19 When Should it be Purchased? When purchasing long-term care insurance it is important to make sure you will be able to continue to pay for it and won’t cancel your policy. Although insurance is cheaper when you are younger there is no point in purchasing it until you are sure you will be able to continue to pay for the coverage. If you purchase it at age 45 and can’t afford the policy at age 50 and then get insurance again at age 55, it will be more expensive then when you previously purchased it and the money you spent from age 45 to 50 will seem as though it has gone to waist. As a general rule it is suggested to purchase long-term insurance while in your 50’s before premiums rise too much and before you are likely to be declined as a result of poor health.

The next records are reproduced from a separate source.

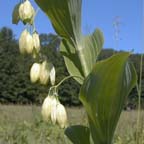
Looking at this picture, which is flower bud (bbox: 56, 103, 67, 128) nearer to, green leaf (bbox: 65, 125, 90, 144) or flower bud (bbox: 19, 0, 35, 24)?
green leaf (bbox: 65, 125, 90, 144)

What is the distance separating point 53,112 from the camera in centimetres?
105

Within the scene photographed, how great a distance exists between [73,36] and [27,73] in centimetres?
629

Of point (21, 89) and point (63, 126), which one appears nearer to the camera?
point (63, 126)

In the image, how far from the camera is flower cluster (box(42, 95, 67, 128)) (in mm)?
1049

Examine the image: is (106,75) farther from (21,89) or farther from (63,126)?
(21,89)

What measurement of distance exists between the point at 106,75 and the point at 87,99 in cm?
7

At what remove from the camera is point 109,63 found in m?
0.91

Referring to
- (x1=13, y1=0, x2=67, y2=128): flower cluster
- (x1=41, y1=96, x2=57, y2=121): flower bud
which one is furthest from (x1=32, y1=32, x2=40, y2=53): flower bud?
(x1=41, y1=96, x2=57, y2=121): flower bud

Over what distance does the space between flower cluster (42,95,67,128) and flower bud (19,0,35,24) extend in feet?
0.61

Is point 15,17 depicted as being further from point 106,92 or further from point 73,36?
point 106,92

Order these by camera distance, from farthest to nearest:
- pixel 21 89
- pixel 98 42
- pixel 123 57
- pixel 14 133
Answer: pixel 21 89, pixel 14 133, pixel 98 42, pixel 123 57

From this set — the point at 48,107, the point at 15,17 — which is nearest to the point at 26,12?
the point at 15,17

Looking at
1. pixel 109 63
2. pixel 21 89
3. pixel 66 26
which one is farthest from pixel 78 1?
pixel 21 89

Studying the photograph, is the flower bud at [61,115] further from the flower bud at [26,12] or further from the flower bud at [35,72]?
the flower bud at [26,12]
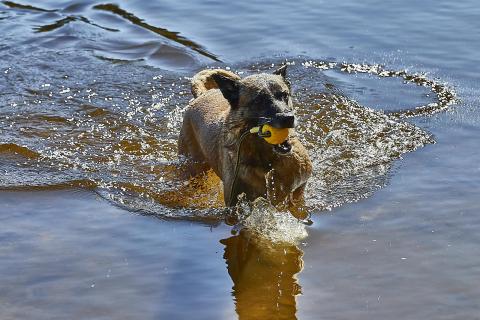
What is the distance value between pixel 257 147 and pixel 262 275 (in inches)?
42.6

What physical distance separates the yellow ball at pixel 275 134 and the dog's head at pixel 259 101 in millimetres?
50

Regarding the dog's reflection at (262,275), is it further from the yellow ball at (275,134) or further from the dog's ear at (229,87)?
the dog's ear at (229,87)

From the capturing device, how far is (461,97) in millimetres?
9922

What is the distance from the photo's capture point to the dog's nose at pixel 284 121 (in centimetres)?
616

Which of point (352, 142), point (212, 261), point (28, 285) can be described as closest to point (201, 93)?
point (352, 142)

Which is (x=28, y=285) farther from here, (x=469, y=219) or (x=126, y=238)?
(x=469, y=219)

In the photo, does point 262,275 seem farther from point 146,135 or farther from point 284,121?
Answer: point 146,135

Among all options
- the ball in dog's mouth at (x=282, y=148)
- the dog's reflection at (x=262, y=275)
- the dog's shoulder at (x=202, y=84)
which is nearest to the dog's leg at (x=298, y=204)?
the dog's reflection at (x=262, y=275)

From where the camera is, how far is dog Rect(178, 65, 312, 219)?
656 centimetres

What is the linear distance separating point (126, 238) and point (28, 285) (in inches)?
42.5

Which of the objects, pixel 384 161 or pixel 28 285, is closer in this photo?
pixel 28 285

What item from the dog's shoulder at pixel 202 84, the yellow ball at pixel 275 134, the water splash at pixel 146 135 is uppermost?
the yellow ball at pixel 275 134

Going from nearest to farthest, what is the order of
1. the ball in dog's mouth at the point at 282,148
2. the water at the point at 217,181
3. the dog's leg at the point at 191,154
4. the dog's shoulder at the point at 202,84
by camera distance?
the water at the point at 217,181, the ball in dog's mouth at the point at 282,148, the dog's leg at the point at 191,154, the dog's shoulder at the point at 202,84

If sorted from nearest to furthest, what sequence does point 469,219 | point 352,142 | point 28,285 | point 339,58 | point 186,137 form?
point 28,285
point 469,219
point 186,137
point 352,142
point 339,58
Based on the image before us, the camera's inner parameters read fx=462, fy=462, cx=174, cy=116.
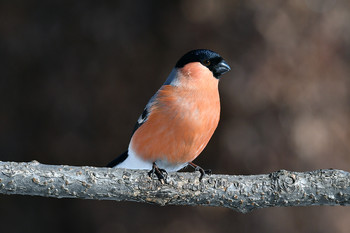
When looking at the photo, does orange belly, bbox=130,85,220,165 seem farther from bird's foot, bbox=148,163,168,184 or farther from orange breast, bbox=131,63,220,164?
bird's foot, bbox=148,163,168,184

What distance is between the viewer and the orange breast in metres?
2.81

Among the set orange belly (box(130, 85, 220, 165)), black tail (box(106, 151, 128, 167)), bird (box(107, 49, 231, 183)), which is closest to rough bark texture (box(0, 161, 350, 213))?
bird (box(107, 49, 231, 183))

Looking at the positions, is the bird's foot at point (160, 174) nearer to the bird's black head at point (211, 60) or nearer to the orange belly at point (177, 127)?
the orange belly at point (177, 127)

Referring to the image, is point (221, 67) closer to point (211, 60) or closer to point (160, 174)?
point (211, 60)

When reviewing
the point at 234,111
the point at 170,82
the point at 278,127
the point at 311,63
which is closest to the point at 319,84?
the point at 311,63

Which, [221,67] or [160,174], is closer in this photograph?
[160,174]

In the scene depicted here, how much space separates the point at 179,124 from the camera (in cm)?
280

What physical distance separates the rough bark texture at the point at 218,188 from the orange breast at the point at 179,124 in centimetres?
27

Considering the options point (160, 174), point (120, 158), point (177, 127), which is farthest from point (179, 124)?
point (120, 158)

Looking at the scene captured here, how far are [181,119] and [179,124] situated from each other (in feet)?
0.11

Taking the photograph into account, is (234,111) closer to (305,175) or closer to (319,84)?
(319,84)

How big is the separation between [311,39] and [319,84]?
1.38 ft

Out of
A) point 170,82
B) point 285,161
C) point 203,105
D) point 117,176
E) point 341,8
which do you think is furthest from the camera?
point 341,8

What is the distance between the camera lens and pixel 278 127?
13.2 ft
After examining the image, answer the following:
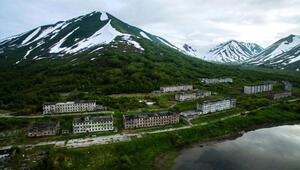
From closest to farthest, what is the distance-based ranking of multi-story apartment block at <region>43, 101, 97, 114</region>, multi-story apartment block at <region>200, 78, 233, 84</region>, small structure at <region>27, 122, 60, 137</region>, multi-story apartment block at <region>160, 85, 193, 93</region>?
1. small structure at <region>27, 122, 60, 137</region>
2. multi-story apartment block at <region>43, 101, 97, 114</region>
3. multi-story apartment block at <region>160, 85, 193, 93</region>
4. multi-story apartment block at <region>200, 78, 233, 84</region>

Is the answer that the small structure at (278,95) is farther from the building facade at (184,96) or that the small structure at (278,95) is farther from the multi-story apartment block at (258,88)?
the building facade at (184,96)

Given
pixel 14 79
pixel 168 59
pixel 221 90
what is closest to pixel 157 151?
pixel 221 90

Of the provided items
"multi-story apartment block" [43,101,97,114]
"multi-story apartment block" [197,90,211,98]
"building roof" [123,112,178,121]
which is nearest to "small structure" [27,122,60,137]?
"multi-story apartment block" [43,101,97,114]

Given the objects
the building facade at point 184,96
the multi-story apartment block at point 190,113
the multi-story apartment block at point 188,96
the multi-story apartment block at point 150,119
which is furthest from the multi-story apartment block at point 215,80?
the multi-story apartment block at point 150,119

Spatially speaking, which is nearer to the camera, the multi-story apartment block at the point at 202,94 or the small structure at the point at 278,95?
the multi-story apartment block at the point at 202,94

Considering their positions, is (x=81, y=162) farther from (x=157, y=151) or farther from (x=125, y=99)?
(x=125, y=99)

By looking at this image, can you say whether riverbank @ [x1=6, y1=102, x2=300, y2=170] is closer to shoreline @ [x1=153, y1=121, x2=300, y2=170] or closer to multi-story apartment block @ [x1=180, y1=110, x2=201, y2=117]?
shoreline @ [x1=153, y1=121, x2=300, y2=170]
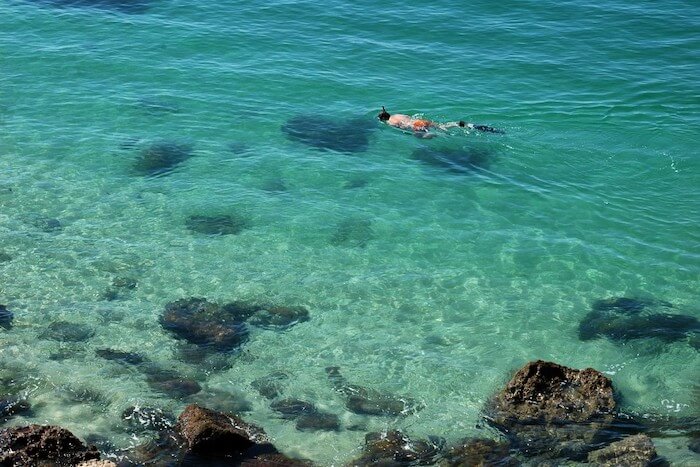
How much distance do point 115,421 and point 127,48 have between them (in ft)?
76.1

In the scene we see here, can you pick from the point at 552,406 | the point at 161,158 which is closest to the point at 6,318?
the point at 161,158

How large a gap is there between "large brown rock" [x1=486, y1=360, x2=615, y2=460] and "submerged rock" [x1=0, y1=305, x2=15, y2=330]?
1107 centimetres

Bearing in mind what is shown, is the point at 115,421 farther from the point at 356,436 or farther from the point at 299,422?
the point at 356,436

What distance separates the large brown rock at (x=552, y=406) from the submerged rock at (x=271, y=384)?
439 centimetres

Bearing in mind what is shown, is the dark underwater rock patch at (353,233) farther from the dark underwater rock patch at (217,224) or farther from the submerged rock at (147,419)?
the submerged rock at (147,419)

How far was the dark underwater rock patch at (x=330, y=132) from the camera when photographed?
2888cm

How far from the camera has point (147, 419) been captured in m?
16.7

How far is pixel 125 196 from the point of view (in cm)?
2594

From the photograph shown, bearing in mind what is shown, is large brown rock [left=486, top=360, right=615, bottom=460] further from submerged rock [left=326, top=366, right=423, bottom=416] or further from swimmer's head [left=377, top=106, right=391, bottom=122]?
swimmer's head [left=377, top=106, right=391, bottom=122]

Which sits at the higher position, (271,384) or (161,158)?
(161,158)

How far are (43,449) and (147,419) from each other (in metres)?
2.53

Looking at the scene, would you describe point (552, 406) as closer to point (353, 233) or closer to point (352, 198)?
point (353, 233)

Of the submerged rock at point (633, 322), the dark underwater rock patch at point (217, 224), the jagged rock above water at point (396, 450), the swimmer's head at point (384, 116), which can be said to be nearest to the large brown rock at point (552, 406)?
the jagged rock above water at point (396, 450)

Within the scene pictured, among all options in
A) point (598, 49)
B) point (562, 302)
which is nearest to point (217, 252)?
point (562, 302)
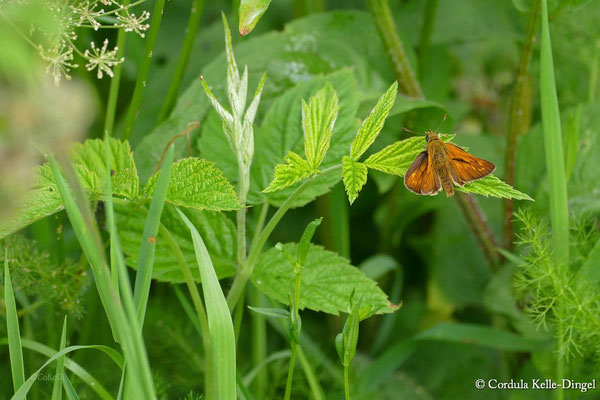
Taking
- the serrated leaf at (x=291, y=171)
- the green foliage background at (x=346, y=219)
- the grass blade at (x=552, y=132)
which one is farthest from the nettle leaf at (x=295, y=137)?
the grass blade at (x=552, y=132)

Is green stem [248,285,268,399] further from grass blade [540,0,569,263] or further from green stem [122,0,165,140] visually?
grass blade [540,0,569,263]

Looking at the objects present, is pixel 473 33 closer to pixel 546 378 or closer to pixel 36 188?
pixel 546 378

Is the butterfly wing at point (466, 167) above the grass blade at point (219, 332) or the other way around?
above

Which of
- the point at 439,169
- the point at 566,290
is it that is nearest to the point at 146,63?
the point at 439,169

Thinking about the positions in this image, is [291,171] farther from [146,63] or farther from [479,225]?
[479,225]

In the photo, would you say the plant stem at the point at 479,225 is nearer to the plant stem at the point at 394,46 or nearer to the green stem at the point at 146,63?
the plant stem at the point at 394,46

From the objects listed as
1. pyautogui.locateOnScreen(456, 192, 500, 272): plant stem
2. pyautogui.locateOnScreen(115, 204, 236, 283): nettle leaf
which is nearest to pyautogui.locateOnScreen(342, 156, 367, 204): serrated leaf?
pyautogui.locateOnScreen(115, 204, 236, 283): nettle leaf
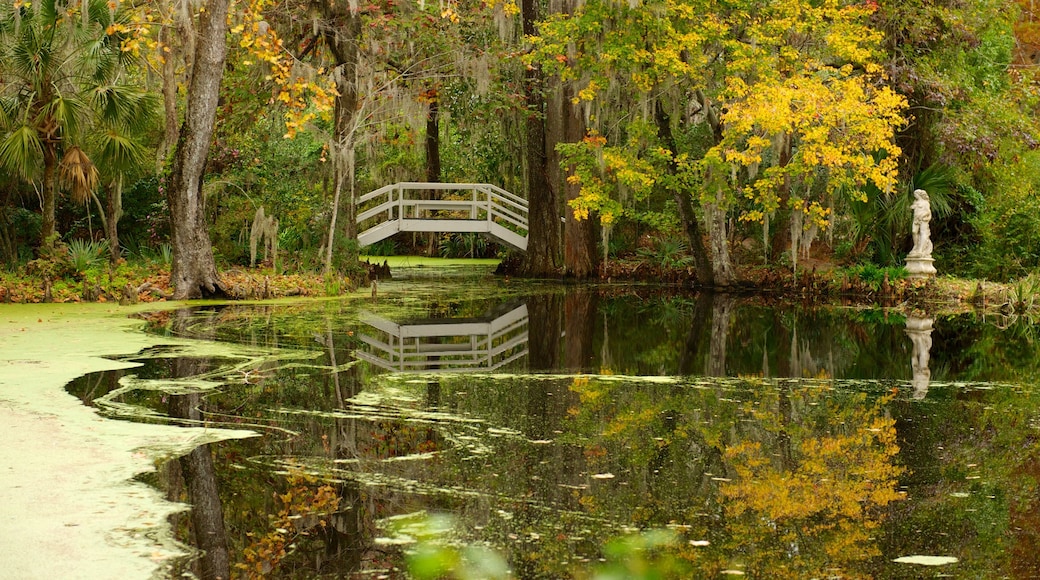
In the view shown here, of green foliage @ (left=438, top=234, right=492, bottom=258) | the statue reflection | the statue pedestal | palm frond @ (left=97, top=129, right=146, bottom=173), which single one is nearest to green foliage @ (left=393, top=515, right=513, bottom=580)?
the statue reflection

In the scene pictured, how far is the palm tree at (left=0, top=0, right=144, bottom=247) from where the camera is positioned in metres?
16.4

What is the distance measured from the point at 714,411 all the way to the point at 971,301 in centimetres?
1162

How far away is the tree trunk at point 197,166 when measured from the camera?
16.2 metres

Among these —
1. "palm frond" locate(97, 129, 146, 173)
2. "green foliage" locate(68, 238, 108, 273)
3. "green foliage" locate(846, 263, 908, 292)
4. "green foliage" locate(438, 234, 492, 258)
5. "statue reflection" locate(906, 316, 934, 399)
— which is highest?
"palm frond" locate(97, 129, 146, 173)

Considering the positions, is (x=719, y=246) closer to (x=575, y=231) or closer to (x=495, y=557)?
(x=575, y=231)

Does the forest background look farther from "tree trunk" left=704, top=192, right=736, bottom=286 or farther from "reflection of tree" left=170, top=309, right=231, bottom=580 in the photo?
"reflection of tree" left=170, top=309, right=231, bottom=580

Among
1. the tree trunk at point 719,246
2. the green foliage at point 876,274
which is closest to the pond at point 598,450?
the green foliage at point 876,274

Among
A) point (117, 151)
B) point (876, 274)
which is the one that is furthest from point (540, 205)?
point (117, 151)

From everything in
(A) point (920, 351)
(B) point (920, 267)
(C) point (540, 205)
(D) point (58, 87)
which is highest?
(D) point (58, 87)

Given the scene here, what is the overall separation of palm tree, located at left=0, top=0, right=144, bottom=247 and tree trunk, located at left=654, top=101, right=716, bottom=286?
29.4ft

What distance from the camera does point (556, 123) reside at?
24.1 meters

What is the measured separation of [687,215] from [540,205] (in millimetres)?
4304

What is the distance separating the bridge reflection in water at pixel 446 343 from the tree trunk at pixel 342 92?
15.2 ft

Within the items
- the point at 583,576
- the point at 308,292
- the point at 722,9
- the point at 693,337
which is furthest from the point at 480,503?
the point at 722,9
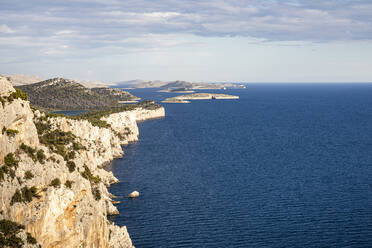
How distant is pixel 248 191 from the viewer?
83438 mm

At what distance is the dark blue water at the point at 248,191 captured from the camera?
203 ft

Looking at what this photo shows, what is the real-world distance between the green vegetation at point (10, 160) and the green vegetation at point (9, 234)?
555cm

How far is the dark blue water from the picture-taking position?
61.9 m

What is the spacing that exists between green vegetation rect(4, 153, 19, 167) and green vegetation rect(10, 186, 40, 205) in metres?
2.66

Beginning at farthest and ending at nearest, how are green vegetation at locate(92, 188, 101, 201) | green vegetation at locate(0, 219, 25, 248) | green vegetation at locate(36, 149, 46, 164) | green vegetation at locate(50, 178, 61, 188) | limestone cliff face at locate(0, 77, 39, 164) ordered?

20 Types of Long-Term Care Insurance: Indemnity Long-Term Care Insurance: Gives you control on how to manage your benefits. Enables you to get paid out maximum benefits even if that amount was not incurred. Example: Your maximum benefit for the policy is $300 per day in a nursing home, but your bill amount is only $200. The unused $100 is still paid out to the policyholder and can be used for whatever the policyholder wants including bills or even savings. Reimbursement Long-Term Care Insurance: Conventional form. If you do not use the maximum benefit amount your policy is reimbursed for the remaining amount, which can be used for future claims. Example: Your maximum benefit for the policy is $300 per day in a nursing home, but your bill amount is only $200. The unused $100 can then be used for future claims.

21 Types of Long-Term Care Insurance: Partnership Long-Term Care Insurance: Form of collaboration between the state and the insurance company. If you use up your coverage this type of policy allows you to qualify for Medicaid without the usual low asset criteria. Example: You use up your coverage amount for your long-term care policy but you still have $500,000 in assets and are afraid to lose this money. With this type of policy you will still qualify for Medicaid coverage even though you have more than the usual $2,000 or less in assets needed to apply for coverage.

22 Do your Research: When purchasing or considering purchasing long-term care insurance it is important to closely analyze your specific circumstances and the different types and plans available to you so that you are best able to pick the plan for you. It is important to remember when purchasing long-term care insurance that you will likely carry the policy for the rest of your life making this a very important purchases; carefully examine your options and fully research prices.